**TASK**.
Swap every "instance_id" for "object_id" in the items from their start through the line containing "231H360V245H364V254L373 263L392 258L401", inclusive, and give back only those lines with nothing else changed.

Saved data entries
· · ·
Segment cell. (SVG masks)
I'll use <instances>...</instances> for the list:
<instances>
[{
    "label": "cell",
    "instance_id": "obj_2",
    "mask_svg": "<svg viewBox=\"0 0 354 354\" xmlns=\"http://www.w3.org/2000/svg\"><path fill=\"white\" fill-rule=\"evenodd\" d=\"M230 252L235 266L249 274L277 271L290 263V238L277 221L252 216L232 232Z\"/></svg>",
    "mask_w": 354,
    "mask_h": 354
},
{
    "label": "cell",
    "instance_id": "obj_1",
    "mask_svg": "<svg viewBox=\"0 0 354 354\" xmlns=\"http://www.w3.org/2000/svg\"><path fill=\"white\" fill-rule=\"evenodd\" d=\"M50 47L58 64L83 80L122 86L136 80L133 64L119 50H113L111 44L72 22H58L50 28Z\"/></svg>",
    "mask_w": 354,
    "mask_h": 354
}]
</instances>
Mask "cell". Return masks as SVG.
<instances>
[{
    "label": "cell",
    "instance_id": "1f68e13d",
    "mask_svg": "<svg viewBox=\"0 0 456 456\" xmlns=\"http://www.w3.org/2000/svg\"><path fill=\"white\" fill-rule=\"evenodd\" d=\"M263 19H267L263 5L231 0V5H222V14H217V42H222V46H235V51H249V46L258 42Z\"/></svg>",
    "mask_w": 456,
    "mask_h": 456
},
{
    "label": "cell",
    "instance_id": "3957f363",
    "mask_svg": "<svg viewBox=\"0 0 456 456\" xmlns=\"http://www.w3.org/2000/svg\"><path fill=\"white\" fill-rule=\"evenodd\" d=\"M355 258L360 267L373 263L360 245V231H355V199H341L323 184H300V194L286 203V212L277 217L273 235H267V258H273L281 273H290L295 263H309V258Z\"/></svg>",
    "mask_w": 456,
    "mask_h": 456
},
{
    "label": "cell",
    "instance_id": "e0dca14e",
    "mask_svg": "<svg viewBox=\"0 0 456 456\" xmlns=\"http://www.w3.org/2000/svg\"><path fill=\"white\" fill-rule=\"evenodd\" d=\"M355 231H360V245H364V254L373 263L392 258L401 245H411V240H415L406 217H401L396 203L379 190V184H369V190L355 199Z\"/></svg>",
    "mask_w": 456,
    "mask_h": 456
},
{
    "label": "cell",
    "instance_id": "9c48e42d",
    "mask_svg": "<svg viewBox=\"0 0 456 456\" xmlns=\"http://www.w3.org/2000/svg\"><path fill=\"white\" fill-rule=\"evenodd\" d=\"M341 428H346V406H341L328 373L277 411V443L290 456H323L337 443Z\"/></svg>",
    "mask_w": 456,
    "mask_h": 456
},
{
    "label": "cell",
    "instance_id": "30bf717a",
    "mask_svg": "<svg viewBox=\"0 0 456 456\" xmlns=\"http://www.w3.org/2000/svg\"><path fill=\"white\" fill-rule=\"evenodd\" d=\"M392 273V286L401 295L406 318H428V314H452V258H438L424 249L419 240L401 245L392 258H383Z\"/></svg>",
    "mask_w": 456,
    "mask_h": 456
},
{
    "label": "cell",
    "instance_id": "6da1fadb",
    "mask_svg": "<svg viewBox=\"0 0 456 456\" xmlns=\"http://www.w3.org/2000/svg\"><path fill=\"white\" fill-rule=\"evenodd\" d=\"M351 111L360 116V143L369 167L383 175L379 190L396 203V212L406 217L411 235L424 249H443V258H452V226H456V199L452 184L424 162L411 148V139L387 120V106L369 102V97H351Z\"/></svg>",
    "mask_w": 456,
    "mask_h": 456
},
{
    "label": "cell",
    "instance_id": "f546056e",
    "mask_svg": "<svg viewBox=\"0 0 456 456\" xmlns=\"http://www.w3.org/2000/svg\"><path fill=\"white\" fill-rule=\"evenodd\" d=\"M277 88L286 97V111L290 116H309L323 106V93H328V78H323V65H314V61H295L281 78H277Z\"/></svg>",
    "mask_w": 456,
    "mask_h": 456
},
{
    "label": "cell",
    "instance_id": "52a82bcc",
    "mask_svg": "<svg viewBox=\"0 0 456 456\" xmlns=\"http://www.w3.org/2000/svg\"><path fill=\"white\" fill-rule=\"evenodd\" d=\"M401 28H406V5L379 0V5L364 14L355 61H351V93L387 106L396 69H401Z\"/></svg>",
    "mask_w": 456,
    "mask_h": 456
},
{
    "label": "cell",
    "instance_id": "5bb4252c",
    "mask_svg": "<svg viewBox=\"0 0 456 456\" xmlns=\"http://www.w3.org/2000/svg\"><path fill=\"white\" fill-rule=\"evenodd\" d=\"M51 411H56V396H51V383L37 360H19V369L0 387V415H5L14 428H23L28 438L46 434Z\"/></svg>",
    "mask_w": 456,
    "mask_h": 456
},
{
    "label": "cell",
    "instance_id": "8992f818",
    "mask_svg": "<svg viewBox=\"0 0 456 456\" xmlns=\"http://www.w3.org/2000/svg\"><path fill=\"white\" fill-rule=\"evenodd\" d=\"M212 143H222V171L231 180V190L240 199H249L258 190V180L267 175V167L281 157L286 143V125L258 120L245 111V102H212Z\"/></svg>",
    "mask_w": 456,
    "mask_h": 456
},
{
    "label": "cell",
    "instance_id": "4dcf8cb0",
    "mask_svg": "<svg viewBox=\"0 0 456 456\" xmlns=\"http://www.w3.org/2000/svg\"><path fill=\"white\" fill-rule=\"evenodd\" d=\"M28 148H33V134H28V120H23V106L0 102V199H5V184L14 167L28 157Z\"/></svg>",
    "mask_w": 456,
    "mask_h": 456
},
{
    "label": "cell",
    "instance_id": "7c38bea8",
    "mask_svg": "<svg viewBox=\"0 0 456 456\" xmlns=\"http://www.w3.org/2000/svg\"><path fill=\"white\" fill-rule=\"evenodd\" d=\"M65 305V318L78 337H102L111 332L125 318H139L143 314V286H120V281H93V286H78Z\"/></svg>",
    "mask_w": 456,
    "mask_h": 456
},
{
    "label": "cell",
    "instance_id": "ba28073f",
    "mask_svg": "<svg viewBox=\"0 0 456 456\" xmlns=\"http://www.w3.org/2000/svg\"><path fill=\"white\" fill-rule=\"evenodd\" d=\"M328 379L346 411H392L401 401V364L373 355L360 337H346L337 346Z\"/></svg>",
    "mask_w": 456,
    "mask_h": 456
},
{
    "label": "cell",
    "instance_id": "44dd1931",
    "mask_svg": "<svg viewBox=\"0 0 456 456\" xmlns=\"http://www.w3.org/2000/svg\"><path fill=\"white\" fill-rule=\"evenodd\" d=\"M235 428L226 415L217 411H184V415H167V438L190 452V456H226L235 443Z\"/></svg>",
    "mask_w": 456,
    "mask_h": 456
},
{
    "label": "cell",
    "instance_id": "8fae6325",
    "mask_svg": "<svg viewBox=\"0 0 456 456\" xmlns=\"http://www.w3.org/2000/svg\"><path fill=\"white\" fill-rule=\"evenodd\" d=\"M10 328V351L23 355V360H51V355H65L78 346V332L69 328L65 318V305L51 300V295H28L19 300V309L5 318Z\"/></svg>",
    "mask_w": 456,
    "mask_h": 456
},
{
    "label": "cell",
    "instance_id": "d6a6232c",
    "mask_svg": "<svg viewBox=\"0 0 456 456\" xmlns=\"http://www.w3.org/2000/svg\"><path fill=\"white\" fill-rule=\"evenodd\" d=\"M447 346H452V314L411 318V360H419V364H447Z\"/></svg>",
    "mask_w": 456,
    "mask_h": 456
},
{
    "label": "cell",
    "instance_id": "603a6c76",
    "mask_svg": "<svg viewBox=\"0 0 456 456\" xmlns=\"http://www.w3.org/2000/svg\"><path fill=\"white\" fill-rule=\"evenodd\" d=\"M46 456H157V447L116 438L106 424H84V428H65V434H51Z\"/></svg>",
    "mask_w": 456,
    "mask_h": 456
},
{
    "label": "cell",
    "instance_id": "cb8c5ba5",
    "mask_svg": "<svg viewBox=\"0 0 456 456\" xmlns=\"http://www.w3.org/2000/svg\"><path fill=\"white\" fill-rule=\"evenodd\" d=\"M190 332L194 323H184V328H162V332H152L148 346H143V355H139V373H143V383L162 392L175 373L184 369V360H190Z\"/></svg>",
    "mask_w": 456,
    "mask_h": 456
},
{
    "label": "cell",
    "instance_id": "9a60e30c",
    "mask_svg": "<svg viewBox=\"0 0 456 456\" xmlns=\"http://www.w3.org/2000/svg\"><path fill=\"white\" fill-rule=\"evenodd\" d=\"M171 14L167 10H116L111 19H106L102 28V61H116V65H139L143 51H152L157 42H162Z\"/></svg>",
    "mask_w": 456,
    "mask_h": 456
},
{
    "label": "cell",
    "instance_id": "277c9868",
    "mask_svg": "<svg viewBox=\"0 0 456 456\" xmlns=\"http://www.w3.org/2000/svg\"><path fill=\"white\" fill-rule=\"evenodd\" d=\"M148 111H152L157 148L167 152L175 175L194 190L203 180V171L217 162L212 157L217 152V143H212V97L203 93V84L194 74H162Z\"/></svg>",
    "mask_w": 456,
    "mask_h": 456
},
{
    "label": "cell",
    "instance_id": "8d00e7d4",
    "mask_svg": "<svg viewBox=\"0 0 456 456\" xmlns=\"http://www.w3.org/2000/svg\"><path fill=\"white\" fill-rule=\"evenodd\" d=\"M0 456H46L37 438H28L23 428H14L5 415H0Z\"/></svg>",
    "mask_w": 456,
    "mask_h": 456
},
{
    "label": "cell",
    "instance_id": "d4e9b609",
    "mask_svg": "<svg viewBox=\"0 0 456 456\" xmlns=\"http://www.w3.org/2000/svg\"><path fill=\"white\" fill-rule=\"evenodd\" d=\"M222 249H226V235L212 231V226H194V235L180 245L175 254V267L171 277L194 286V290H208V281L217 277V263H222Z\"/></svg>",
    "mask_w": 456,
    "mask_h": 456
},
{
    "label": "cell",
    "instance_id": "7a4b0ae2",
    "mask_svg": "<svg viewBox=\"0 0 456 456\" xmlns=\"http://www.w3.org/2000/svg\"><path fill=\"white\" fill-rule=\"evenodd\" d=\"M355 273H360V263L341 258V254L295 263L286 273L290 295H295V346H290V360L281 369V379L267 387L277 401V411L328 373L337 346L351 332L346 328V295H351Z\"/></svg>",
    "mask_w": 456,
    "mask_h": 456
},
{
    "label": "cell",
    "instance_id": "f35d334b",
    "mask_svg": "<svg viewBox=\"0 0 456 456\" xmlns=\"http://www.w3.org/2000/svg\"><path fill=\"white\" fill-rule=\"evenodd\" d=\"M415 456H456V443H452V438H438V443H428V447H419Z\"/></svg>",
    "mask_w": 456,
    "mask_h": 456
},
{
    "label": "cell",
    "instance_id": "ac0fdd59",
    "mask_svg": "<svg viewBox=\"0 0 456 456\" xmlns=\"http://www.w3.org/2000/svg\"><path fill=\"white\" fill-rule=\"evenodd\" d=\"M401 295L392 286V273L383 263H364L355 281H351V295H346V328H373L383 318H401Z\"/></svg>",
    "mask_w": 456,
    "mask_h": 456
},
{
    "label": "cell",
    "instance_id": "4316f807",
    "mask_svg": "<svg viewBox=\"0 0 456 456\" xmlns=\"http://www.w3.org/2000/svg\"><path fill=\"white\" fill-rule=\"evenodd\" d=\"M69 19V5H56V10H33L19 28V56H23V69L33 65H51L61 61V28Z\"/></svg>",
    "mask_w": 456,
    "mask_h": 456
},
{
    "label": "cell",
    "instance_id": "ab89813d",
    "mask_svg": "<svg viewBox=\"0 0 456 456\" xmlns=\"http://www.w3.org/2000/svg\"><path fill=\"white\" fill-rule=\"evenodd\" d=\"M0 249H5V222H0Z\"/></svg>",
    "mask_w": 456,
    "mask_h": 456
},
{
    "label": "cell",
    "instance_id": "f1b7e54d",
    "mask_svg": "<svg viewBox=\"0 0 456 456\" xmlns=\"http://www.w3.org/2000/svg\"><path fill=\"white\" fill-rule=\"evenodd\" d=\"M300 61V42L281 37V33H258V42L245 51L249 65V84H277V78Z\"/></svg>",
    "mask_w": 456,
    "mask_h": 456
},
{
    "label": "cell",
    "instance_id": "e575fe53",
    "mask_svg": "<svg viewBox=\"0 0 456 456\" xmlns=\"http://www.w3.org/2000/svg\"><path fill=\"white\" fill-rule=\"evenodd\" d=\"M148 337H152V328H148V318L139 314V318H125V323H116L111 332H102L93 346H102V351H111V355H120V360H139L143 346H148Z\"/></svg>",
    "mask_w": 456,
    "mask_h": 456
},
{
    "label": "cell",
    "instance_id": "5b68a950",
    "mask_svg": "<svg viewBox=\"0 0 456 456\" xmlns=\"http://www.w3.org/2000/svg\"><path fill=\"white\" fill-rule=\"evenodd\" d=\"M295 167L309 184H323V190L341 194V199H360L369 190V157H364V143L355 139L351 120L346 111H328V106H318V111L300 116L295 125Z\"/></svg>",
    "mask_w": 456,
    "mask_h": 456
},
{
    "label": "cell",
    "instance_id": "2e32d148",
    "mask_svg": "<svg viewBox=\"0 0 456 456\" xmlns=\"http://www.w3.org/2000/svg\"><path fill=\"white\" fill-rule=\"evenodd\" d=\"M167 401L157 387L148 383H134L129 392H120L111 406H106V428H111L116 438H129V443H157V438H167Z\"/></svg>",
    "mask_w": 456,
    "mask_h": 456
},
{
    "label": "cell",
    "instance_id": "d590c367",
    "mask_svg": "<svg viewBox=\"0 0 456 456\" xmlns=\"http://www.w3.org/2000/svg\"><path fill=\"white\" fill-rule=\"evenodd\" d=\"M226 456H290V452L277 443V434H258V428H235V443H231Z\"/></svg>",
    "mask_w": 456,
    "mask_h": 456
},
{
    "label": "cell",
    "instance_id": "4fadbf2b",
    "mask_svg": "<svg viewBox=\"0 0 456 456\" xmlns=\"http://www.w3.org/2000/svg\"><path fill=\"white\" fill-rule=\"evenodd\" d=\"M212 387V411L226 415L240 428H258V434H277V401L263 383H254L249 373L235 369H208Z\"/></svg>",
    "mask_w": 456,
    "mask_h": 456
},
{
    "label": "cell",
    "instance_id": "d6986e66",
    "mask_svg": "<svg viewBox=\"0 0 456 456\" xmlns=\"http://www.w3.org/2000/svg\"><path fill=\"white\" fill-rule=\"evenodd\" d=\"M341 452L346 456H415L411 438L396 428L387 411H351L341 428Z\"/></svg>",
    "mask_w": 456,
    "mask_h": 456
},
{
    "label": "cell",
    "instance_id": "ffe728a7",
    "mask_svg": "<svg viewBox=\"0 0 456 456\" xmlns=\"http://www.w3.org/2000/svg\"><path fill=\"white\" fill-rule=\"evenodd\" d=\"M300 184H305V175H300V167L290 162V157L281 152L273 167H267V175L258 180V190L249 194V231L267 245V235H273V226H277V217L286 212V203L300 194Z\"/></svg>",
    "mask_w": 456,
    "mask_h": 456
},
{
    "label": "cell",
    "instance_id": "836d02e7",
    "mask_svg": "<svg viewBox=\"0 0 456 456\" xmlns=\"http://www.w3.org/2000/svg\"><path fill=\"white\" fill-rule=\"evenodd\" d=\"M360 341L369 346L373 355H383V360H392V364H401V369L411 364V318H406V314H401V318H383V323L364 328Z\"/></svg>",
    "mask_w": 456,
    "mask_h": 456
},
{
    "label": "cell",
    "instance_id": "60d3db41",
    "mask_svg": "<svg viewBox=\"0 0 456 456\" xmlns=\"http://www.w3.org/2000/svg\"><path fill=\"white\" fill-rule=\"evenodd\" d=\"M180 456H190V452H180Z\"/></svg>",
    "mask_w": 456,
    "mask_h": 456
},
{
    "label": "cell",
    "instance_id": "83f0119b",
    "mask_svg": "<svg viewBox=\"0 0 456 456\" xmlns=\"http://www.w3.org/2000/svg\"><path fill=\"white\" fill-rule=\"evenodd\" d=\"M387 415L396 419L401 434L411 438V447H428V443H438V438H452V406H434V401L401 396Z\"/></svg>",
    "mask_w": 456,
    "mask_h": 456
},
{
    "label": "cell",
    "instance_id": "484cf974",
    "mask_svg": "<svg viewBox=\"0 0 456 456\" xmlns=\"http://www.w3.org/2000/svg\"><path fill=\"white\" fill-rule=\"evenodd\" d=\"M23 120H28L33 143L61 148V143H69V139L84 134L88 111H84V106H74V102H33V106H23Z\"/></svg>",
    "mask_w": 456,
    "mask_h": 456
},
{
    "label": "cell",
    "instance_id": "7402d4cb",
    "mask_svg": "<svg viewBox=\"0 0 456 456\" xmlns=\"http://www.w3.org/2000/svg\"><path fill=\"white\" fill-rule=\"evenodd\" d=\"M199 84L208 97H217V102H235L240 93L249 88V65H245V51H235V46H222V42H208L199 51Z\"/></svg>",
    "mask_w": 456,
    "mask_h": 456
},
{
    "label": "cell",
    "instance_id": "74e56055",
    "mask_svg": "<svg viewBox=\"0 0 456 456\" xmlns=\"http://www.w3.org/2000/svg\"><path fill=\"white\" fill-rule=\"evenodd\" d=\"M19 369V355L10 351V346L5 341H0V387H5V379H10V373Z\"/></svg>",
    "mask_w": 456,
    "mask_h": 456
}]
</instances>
· · ·
**ANSWER TO THIS TASK**.
Segment cell. (SVG masks)
I'll use <instances>...</instances> for the list:
<instances>
[{
    "label": "cell",
    "object_id": "obj_2",
    "mask_svg": "<svg viewBox=\"0 0 354 354\" xmlns=\"http://www.w3.org/2000/svg\"><path fill=\"white\" fill-rule=\"evenodd\" d=\"M230 252L235 266L249 274L277 271L290 263V238L277 221L252 216L232 232Z\"/></svg>",
    "mask_w": 354,
    "mask_h": 354
},
{
    "label": "cell",
    "object_id": "obj_1",
    "mask_svg": "<svg viewBox=\"0 0 354 354\" xmlns=\"http://www.w3.org/2000/svg\"><path fill=\"white\" fill-rule=\"evenodd\" d=\"M50 47L58 64L83 80L122 86L136 80L133 64L119 50H113L111 44L72 22H58L50 28Z\"/></svg>",
    "mask_w": 354,
    "mask_h": 354
}]
</instances>
Mask "cell". Return masks as SVG.
<instances>
[{
    "label": "cell",
    "object_id": "1f68e13d",
    "mask_svg": "<svg viewBox=\"0 0 456 456\" xmlns=\"http://www.w3.org/2000/svg\"><path fill=\"white\" fill-rule=\"evenodd\" d=\"M263 19H267L263 5L231 0V5H222V14H217V42H222V46H235V51H249V46L258 42Z\"/></svg>",
    "mask_w": 456,
    "mask_h": 456
},
{
    "label": "cell",
    "object_id": "3957f363",
    "mask_svg": "<svg viewBox=\"0 0 456 456\" xmlns=\"http://www.w3.org/2000/svg\"><path fill=\"white\" fill-rule=\"evenodd\" d=\"M355 258L360 267L373 263L360 245V231H355V199H341L323 184H300V194L286 203V212L277 217L273 235H267V258H273L281 273H290L295 263H309V258Z\"/></svg>",
    "mask_w": 456,
    "mask_h": 456
},
{
    "label": "cell",
    "object_id": "e0dca14e",
    "mask_svg": "<svg viewBox=\"0 0 456 456\" xmlns=\"http://www.w3.org/2000/svg\"><path fill=\"white\" fill-rule=\"evenodd\" d=\"M355 231H360V245H364V254L373 263L392 258L401 245H411V240H415L406 217H401L396 203L379 190V184H369V190L355 199Z\"/></svg>",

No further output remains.